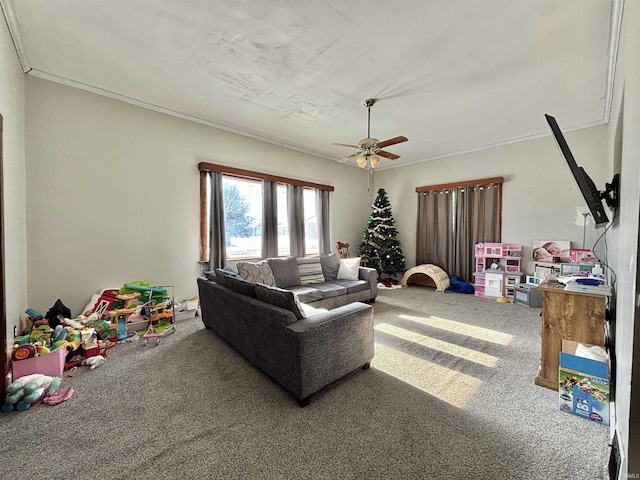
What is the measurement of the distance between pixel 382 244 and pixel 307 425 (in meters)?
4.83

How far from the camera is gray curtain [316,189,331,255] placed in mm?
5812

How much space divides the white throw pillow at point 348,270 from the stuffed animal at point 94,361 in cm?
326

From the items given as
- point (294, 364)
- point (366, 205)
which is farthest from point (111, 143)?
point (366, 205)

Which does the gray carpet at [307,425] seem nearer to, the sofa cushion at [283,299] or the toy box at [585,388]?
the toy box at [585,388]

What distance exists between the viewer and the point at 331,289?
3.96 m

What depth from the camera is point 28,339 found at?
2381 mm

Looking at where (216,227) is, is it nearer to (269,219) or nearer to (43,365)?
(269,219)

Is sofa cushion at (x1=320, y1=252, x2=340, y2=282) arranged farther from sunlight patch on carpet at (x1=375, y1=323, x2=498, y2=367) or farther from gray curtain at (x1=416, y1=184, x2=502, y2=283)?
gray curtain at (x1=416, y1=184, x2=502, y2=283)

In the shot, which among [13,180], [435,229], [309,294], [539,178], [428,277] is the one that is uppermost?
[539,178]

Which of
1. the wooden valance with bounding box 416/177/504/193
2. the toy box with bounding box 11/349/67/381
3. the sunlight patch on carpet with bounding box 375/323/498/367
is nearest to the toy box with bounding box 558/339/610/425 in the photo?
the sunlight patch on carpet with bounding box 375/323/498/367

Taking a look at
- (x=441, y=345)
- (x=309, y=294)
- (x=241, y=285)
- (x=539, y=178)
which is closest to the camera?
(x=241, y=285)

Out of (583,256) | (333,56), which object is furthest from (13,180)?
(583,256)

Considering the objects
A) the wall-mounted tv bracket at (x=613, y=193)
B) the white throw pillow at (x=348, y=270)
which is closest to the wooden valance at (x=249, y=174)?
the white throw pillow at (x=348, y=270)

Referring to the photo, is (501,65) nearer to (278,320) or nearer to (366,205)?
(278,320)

------------------------------------------------------------------------

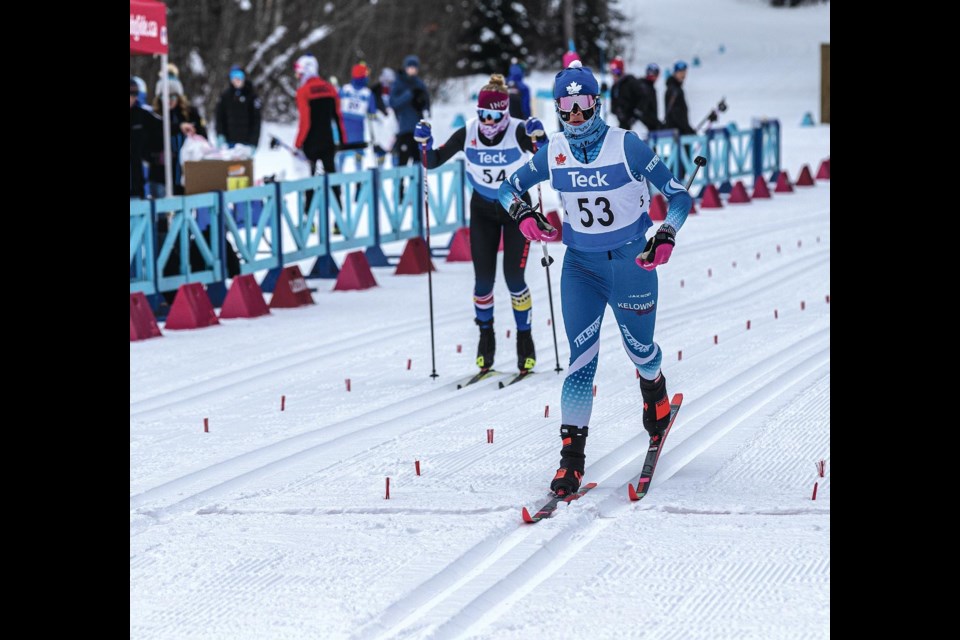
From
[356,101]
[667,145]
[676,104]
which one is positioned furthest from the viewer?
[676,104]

------------------------------------------------------------------------

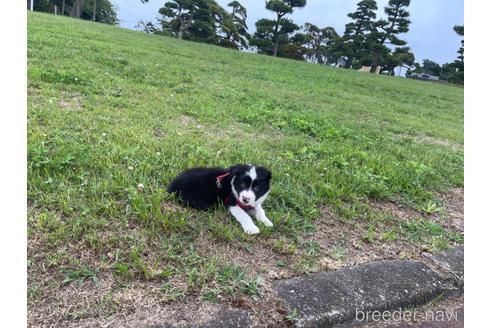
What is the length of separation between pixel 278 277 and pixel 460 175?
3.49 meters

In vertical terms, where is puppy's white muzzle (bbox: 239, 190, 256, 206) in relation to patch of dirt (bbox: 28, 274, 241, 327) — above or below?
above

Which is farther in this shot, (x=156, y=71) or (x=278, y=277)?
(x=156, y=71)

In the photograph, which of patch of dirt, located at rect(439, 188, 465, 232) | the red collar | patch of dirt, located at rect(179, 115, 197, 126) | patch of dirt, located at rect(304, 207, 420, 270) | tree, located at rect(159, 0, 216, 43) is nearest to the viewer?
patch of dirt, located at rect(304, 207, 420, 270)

------------------------------------------------------------------------

Work required >> List every line of the records above that contains the word "distance". Uppercase and lowercase letters count as different.

Solution >>
What is the measurement of the distance between pixel 382 244 and pixel 307 425 (in meters)?
What distance exists between the viewer and the point at 331,289?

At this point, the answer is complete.